STUDY MATERIAL:
-- -- --

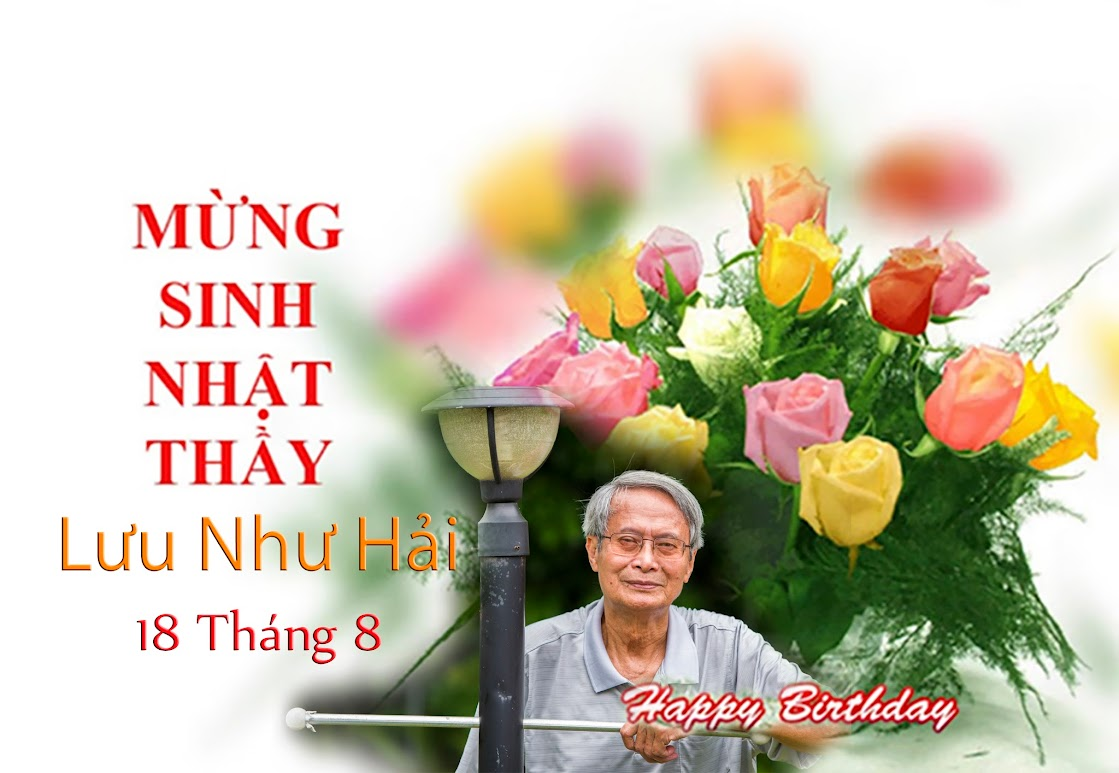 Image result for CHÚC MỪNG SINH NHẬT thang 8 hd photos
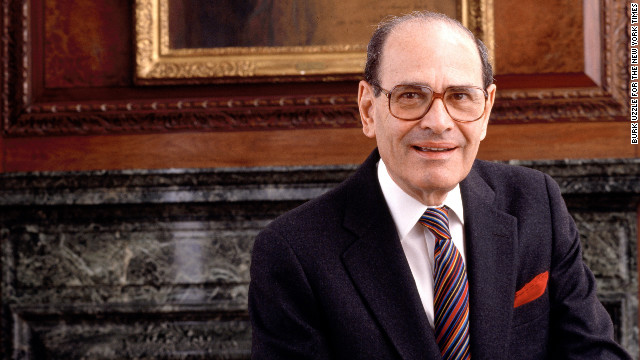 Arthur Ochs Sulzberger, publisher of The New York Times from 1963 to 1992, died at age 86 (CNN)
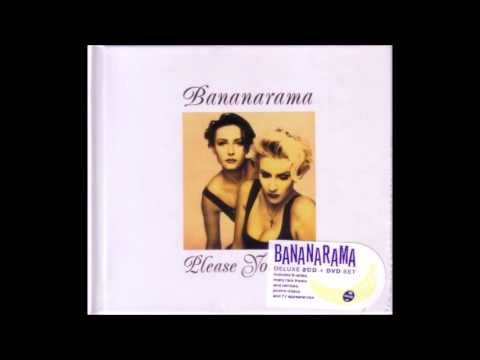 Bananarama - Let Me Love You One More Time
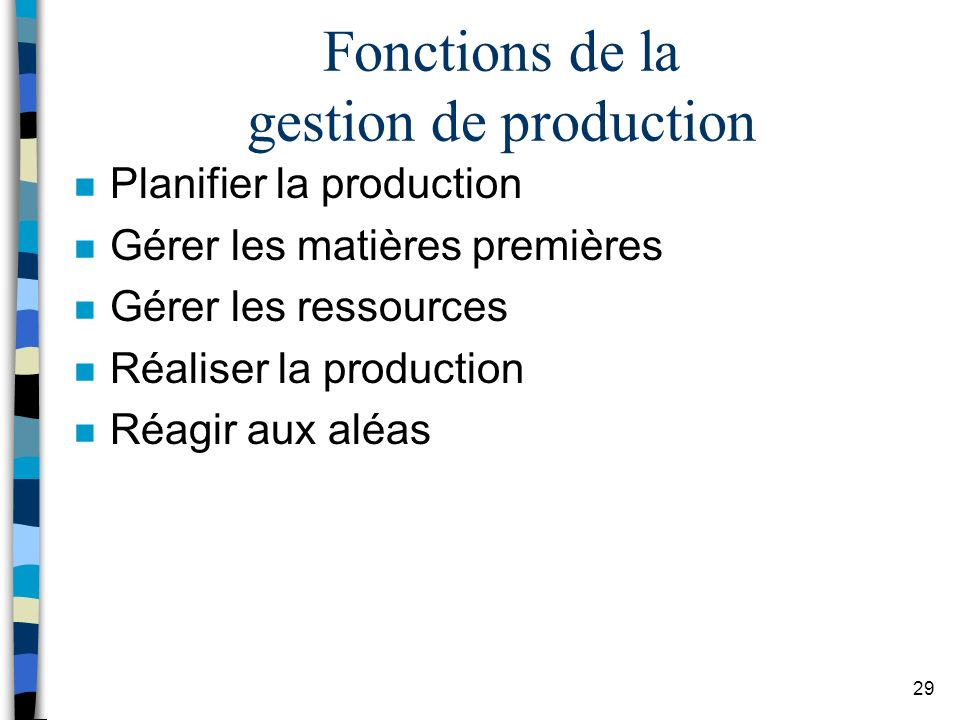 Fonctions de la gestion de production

-- -- --

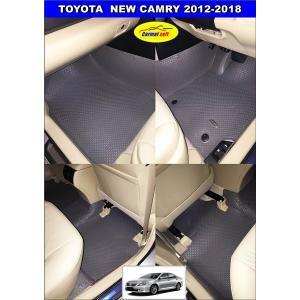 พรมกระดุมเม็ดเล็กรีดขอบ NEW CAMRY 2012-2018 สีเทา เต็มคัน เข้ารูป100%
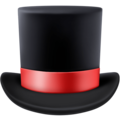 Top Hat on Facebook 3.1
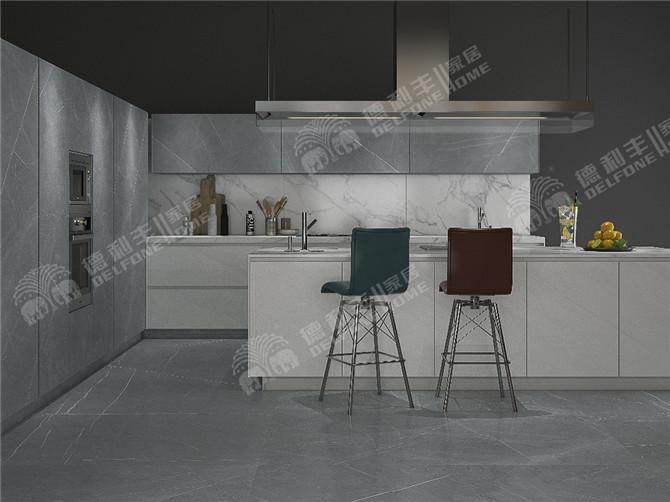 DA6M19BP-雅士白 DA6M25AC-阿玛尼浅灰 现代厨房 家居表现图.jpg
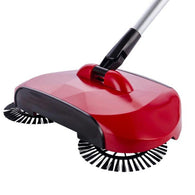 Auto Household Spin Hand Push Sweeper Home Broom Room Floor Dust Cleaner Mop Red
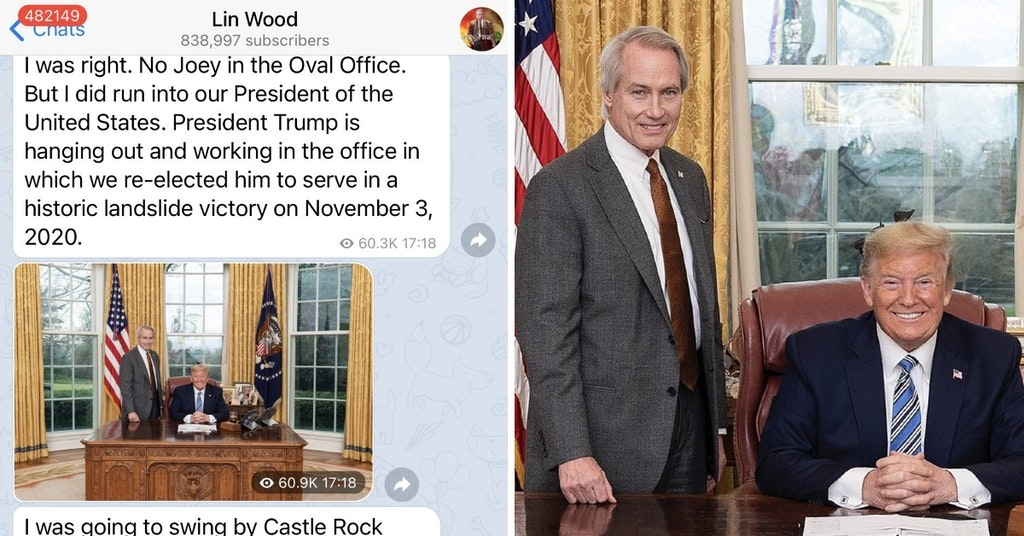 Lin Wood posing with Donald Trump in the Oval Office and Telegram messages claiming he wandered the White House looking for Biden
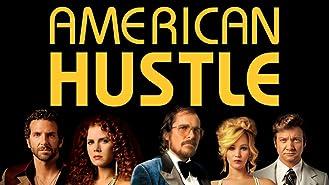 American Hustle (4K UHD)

-- -- --

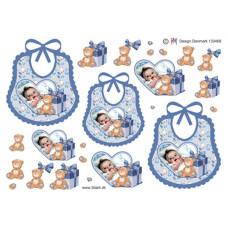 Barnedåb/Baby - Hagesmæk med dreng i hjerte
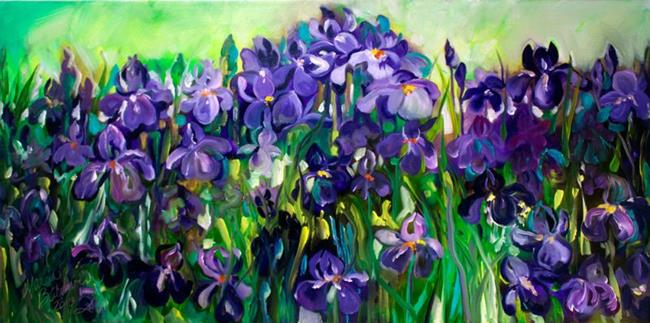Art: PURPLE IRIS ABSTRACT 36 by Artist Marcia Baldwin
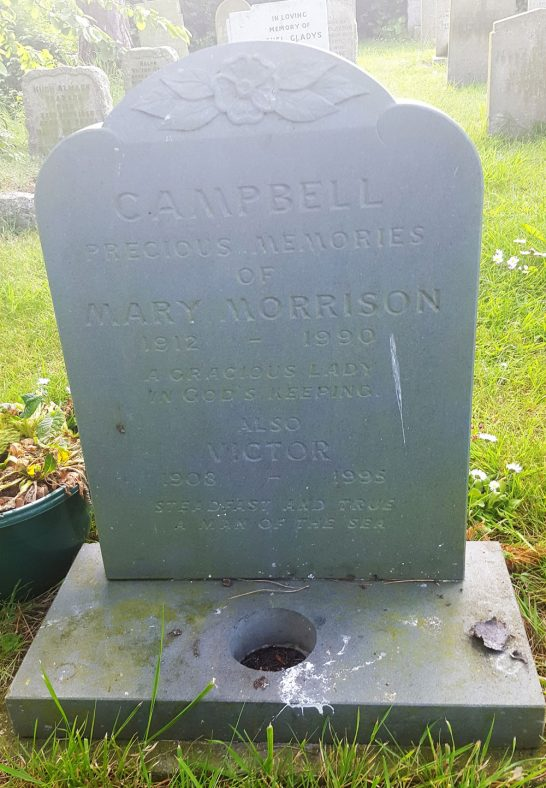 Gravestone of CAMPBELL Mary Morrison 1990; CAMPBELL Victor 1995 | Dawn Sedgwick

-- -- --

PROMPT: For this exercise, set down the lines in the entries above from the one with "Image result for" through the one with "Fonctions de la gestion de production" exactly as written, without any pictures.

RESPONSE BELOW:
 Image result for CHÚC MỪNG SINH NHẬT thang 8 hd photos
 Arthur Ochs Sulzberger, publisher of The New York Times from 1963 to 1992, died at age 86 (CNN)
 Bananarama - Let Me Love You One More Time
 Fonctions de la gestion de production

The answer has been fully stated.